■ DIRECTIONS
Gather, from the data below, each line in which the word "United" occurs.

Stored data entries
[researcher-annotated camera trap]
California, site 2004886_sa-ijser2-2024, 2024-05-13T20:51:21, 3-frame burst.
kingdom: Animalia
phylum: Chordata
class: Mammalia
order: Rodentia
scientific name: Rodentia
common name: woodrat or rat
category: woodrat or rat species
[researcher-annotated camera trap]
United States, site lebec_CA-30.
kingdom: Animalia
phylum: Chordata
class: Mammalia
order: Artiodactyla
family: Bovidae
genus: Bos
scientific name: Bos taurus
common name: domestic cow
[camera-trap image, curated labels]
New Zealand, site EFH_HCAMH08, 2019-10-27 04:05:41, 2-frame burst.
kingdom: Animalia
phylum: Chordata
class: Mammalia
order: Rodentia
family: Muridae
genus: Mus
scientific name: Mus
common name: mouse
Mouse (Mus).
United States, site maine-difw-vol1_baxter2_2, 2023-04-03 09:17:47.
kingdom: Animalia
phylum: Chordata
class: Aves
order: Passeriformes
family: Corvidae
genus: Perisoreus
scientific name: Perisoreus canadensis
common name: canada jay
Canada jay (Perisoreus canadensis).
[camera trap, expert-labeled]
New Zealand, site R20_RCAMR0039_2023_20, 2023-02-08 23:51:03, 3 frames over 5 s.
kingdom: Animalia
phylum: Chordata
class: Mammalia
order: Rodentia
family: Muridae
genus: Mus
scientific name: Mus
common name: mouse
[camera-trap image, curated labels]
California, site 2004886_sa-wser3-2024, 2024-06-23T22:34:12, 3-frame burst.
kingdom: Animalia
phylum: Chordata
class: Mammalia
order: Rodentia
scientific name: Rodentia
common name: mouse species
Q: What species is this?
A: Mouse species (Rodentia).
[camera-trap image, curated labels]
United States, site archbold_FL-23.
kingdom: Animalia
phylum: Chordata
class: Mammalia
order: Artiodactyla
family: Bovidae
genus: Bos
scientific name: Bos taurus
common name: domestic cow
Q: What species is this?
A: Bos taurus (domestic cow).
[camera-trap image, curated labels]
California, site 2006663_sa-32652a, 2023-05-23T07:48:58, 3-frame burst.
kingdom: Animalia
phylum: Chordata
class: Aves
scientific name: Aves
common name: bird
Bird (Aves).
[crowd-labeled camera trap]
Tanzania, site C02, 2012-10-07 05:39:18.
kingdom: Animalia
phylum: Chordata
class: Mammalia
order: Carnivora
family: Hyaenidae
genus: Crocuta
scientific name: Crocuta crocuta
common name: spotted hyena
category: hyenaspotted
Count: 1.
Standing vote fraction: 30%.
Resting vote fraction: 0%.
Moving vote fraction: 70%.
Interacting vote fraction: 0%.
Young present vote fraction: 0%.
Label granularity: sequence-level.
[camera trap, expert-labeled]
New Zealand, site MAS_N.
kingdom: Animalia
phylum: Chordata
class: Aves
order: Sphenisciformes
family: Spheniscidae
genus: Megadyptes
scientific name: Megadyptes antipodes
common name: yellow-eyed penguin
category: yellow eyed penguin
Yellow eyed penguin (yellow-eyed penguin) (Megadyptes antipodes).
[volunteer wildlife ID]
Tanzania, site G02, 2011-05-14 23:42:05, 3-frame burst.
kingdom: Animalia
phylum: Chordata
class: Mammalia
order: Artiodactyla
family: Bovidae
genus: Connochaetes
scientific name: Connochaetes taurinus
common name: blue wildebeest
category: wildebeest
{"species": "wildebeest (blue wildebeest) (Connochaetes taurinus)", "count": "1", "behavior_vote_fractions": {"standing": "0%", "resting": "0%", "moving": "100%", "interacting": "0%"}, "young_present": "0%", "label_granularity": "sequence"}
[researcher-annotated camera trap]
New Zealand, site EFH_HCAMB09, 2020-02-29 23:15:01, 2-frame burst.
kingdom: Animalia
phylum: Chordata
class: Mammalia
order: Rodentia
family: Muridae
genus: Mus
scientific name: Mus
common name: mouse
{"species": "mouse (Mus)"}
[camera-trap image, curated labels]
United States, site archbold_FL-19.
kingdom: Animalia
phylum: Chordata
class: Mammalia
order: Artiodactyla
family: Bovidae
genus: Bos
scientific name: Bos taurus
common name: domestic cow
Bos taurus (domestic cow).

■ EXPECTED ANSWER
United States, site lebec_CA-30.
United States, site maine-difw-vol1_baxter2_2, 2023-04-03 09:17:47.
United States, site archbold_FL-23.
United States, site archbold_FL-19.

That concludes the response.